Ayez pitié de nous, Seigneur
Ayez pitié de nous, Seigneur, pour l’abondance
Et la légèreté de toutes nos paroles,
Et l’effroi puéril du précieux silence
Où votre voix se fait entendre au cœur frivole.
Ayez pitié de nous pour notre insouciance
De l’heure qui nous est comptée et qui s’envole ;
Notre folie à vivre en cette indifférence
De l’amour qui pour nous chaque jour vous immole.
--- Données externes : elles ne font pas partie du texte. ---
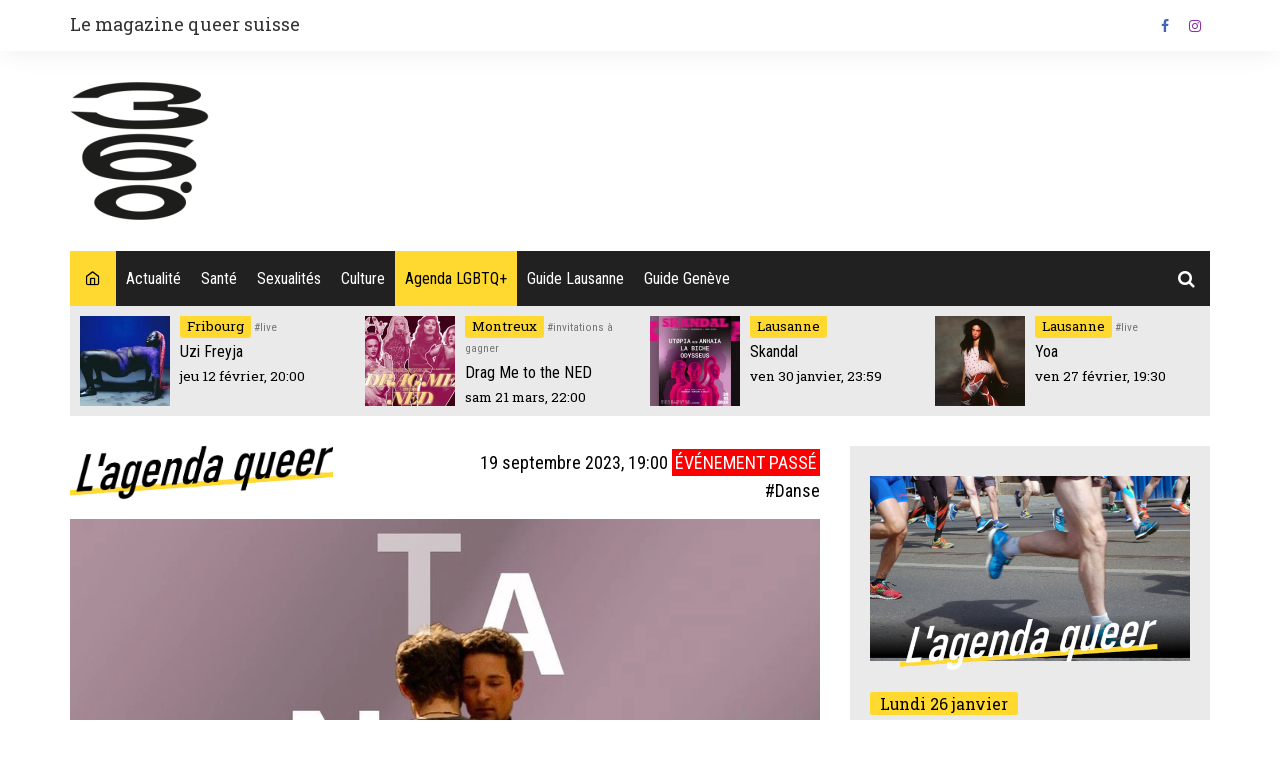

--- FILE ---
content_type: text/html; charset=utf-8
request_url: https://www.google.com/recaptcha/api2/aframe
body_size: 266
content:
<!DOCTYPE HTML><html><head><meta http-equiv="content-type" content="text/html; charset=UTF-8"></head><body><script nonce="YAFZB24zghsuEsc4Ine8kA">/** Anti-fraud and anti-abuse applications only. See google.com/recaptcha */ try{var clients={'sodar':'https://pagead2.googlesyndication.com/pagead/sodar?'};window.addEventListener("message",function(a){try{if(a.source===window.parent){var b=JSON.parse(a.data);var c=clients[b['id']];if(c){var d=document.createElement('img');d.src=c+b['params']+'&rc='+(localStorage.getItem("rc::a")?sessionStorage.getItem("rc::b"):"");window.document.body.appendChild(d);sessionStorage.setItem("rc::e",parseInt(sessionStorage.getItem("rc::e")||0)+1);localStorage.setItem("rc::h",'1769406705779');}}}catch(b){}});window.parent.postMessage("_grecaptcha_ready", "*");}catch(b){}</script></body></html>

--- FILE ---
content_type: text/css; charset=utf-8
request_url: https://360.ch/wp-content/cache/autoptimize/autoptimize_single_88fc3236cf84e8ccaf4b26b1a27f7215.php?ver=6.15.14
body_size: 378
content:
#tribe-events-content{padding:0}#tribe-events-content ul{list-style-position:outside}#tribe-events-content li{font-family:'Roboto Slab';padding-top:6px}#tribe-event-360{margin-top:-25px}#tribe-event-360 h1{color:#000 !important;font-family:Roboto Condensed;font-style:italic;transform:rotate(358deg);margin:-10px 0 20px;line-height:normal}#tribe-event-360 img{width:100%;margin:0}.tribe-events-event-image{margin-bottom:0 !important}#tribe-event-360 a{color:#fff}#tribe-event-360 a:hover{color:#000}.tribe-events-single-event-description p{padding-left:20px;font-family:'Roboto Slab' !important}.tribe-events-single-event-description a,.bloc-note a{border-bottom:3px solid #ffd930 !important;color:#000 !important;text-decoration:none}.tribe-events-single-event-description a:hover,.bloc-note a:hover{background-color:#ffd930 !important;color:#000 !important}.tribe-events-single-event-lieu{font-family:Roboto Condensed;font-style:italic;transform:rotate(358deg);margin:-10px 0 20px;font-size:1.6em}.breadcrumb{display:none}.city{background-color:#ffd930;font-family:"Roboto Condensed";color:#000;padding:0 3px;margin-right:3px}.legende{font-size:.7em;right:40px;position:absolute;margin:-18px 0 0;background:rgba(0,0,0,.3);padding:0 5px;color:#fff}.surbiais{right:0;top:-6px;width:100%;position:absolute}.note{font-family:'Roboto Slab';font-size:.9em;margin-bottom:30px}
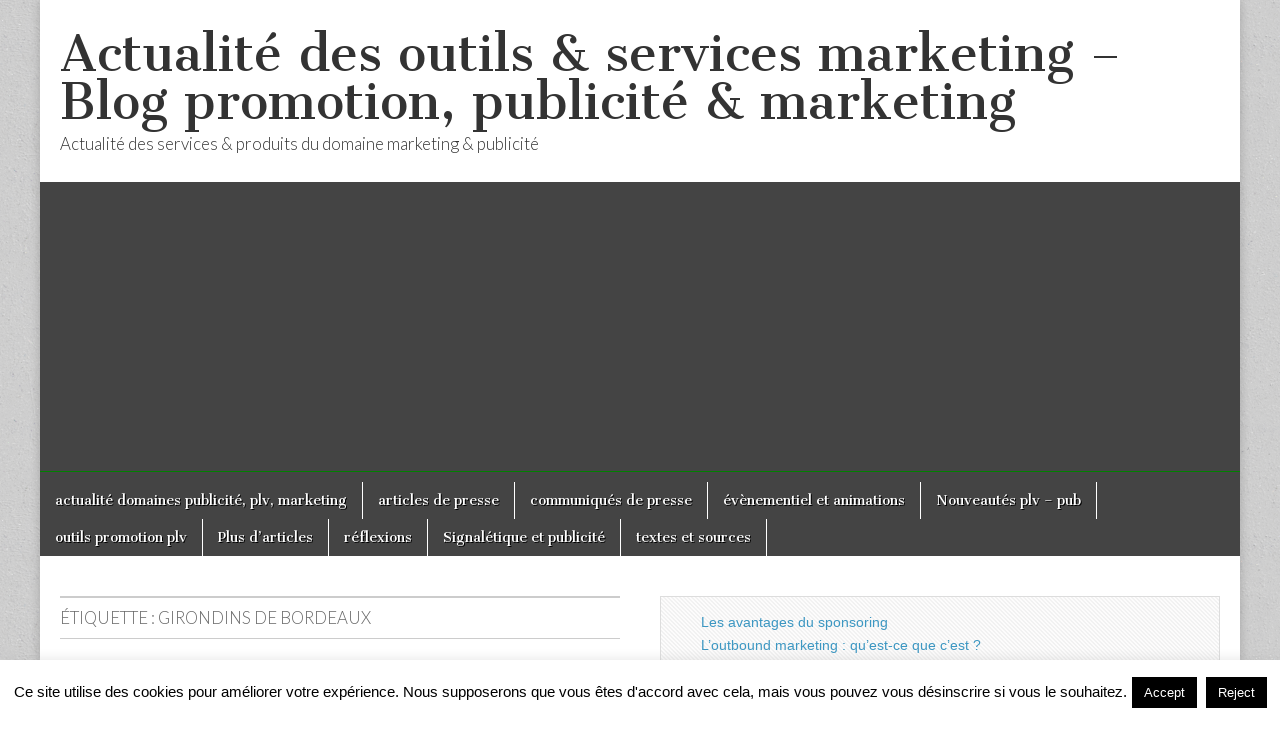

--- FILE ---
content_type: text/html; charset=utf-8
request_url: https://www.google.com/recaptcha/api2/aframe
body_size: 265
content:
<!DOCTYPE HTML><html><head><meta http-equiv="content-type" content="text/html; charset=UTF-8"></head><body><script nonce="qudASx16fI-GhZo2hGhbug">/** Anti-fraud and anti-abuse applications only. See google.com/recaptcha */ try{var clients={'sodar':'https://pagead2.googlesyndication.com/pagead/sodar?'};window.addEventListener("message",function(a){try{if(a.source===window.parent){var b=JSON.parse(a.data);var c=clients[b['id']];if(c){var d=document.createElement('img');d.src=c+b['params']+'&rc='+(localStorage.getItem("rc::a")?sessionStorage.getItem("rc::b"):"");window.document.body.appendChild(d);sessionStorage.setItem("rc::e",parseInt(sessionStorage.getItem("rc::e")||0)+1);localStorage.setItem("rc::h",'1769411638076');}}}catch(b){}});window.parent.postMessage("_grecaptcha_ready", "*");}catch(b){}</script></body></html>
Ayez pitié de nous pour la triste inconstance
Qui nous fait délaisser vos bontés, et désole
Le cœur où de nouveau nous enfonçons la lance.
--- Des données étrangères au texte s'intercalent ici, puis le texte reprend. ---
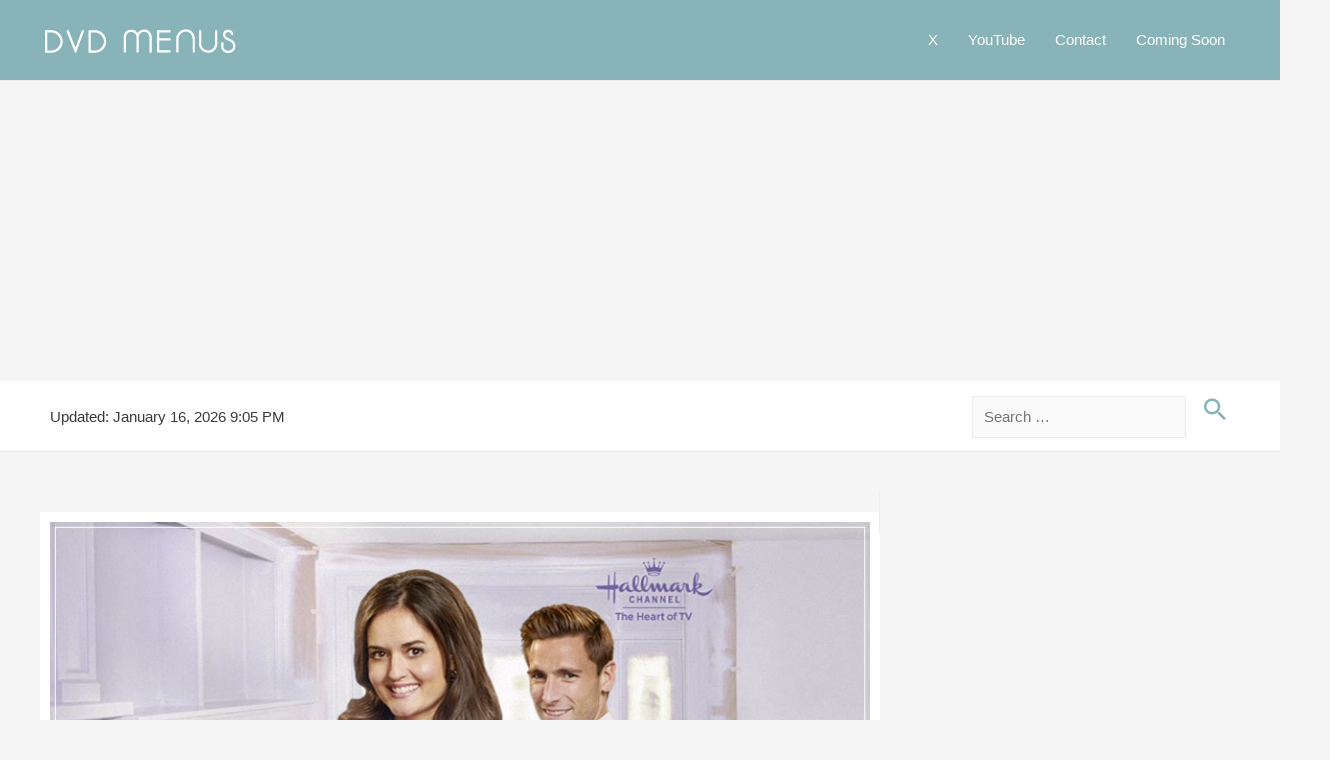

--- FILE ---
content_type: text/html; charset=utf-8
request_url: https://www.google.com/recaptcha/api2/aframe
body_size: 268
content:
<!DOCTYPE HTML><html><head><meta http-equiv="content-type" content="text/html; charset=UTF-8"></head><body><script nonce="HuqS3IBzP9uybQQDCluAwg">/** Anti-fraud and anti-abuse applications only. See google.com/recaptcha */ try{var clients={'sodar':'https://pagead2.googlesyndication.com/pagead/sodar?'};window.addEventListener("message",function(a){try{if(a.source===window.parent){var b=JSON.parse(a.data);var c=clients[b['id']];if(c){var d=document.createElement('img');d.src=c+b['params']+'&rc='+(localStorage.getItem("rc::a")?sessionStorage.getItem("rc::b"):"");window.document.body.appendChild(d);sessionStorage.setItem("rc::e",parseInt(sessionStorage.getItem("rc::e")||0)+1);localStorage.setItem("rc::h",'1768640763838');}}}catch(b){}});window.parent.postMessage("_grecaptcha_ready", "*");}catch(b){}</script></body></html>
Ayez pitié de nous, du peu de complaisance
Que nous mettons à pénétrer la parabole,
Et de l’erreur facile, et de cette démence
De notre aveuglement sur votre divin rôle.
Ayez pitié, ayez pitié pour la science
Que nous pensons avoir ! Pour notre amour qui vole
De rose en rose, et toujours erre et se dépense,
Et ne sait pas venir à la seule corolle
Du lis mystique et pur où votre patience
L’accueillerait avec le geste qui console.
Ayez pitié de nous dans l’ombre ; de l’absence
De pénétration de notre esprit qu’isole
Le mystère profond de l’univers immense.
Ayez pitié de nous, du cœur faible qu’affole
La Mort, et qui près d’elle encore recommence
Les rêves où le plus ardent espoir s’élance.
Ayez pitié de nous, vous qui savez notre âme
Ouverte à tous les vents désastreux et cachés ;
Ayez pitié de nous par votre front penché,
Vous qui fûtes le fils douloureux d’une femme,
Qui voyez quelle pauvre et souffreteuse flamme
Veille en nous dans la nuit terrible du Péché !
André LAFON.
Recueilli dans Poètes de Jésus-Christ,
poésies rassemblées par André Mabille de Poncheville,
Bruges, Librairie de l’Œuvre Saint-Charles, 1937.